How does it affect you?

In the case of IR35, the intermediary will be able to deduct certain expenses such as expenses deductible as an employee, company contributions to approved pension schemes, employers NI and a flat rate of 5% of the gross income from relevant engagements.

This was all due to the vast majority of contractors caught by IR35 switched to using an umbrella company because the tax benefits were of negligible different whilst the cost and administration of operating their own limited company were removed.




A case concerning the application of the intermediaries’ legislation to a BBC television presenters was won by HMRC in February 2018. The outcome of the tribunal was decided that the legislation (also known as ‘IR35’ rules) applied to the arrangements, whereby the BBC contracted one of the presenters.

The case accumulated a total of £419,151 in income tax and National Insurance contributions. Christina Ackroyd Media Ltd provided services to the BBC under a seven year contract, which stated that services were to be provided up to 225 days per year. The BBC suggested the use of a PSC contract, which previous presenters had used as well. As well as this, the BBC paid £3000 of annual clothing allowance and requested that Christina stopped writing a column for the Sunday Express in return for a payment of £40,000.

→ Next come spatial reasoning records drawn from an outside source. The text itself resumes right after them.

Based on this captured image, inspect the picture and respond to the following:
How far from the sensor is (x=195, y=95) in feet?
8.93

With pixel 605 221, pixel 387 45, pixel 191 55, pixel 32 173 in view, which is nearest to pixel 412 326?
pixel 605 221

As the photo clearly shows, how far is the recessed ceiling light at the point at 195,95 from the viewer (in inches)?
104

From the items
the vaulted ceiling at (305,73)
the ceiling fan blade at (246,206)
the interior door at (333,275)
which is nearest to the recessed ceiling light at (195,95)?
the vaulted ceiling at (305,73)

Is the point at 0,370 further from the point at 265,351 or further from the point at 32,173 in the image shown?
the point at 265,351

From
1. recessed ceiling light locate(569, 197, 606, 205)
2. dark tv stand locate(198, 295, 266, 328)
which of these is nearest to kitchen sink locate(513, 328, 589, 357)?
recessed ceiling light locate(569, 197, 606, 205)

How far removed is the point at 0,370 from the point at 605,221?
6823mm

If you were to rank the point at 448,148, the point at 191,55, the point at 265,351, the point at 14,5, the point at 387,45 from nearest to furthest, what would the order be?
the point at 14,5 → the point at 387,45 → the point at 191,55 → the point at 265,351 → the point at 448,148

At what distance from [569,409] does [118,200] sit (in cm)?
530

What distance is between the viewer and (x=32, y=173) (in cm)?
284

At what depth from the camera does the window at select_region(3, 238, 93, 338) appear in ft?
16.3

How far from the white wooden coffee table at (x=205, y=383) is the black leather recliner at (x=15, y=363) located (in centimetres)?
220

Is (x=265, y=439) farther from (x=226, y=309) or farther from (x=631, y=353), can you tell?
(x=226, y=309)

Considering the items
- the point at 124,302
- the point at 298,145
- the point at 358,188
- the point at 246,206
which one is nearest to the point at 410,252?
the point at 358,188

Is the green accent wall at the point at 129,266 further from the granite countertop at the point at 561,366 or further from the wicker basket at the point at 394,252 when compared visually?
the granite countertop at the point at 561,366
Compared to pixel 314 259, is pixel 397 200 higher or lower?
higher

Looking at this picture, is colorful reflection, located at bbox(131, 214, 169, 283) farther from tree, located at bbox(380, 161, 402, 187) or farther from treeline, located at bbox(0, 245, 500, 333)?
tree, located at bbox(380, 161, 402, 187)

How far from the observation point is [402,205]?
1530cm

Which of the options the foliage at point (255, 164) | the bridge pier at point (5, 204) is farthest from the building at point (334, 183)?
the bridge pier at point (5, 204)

HMRC argued that the particular contract between the BBC and the appellant is a ‘contract of service’ instead of a ‘contract of services’. It was identified that Christina’s status was that of an employee and that she should take into consideration Tax and National Insurance contributions.

At the First-tier tribunal, her contract was considered a contract of employment, therefore she would need to consider:

  • Mutuality of obligation
  • Control of what, when, where and how the taxpayer performed her role
  • The right of substitution
  • Whether the taxpayer was in business on her own account

The tribunal judge pointed towards a contract of employment, and that the fees were payable on a monthly basis. The BBC was able to exert control over the taxpayer, and make a seven year contract for what effectively was a full time job.



This case marks the first time in 7 years that HMRC has won a case relating to IR35 rules. An important highlight from the tribunal was the importance of looking at factors of employment status as a whole, rather than the individual elements. A further 100 cases are now being investigated by HMRC after this particular one.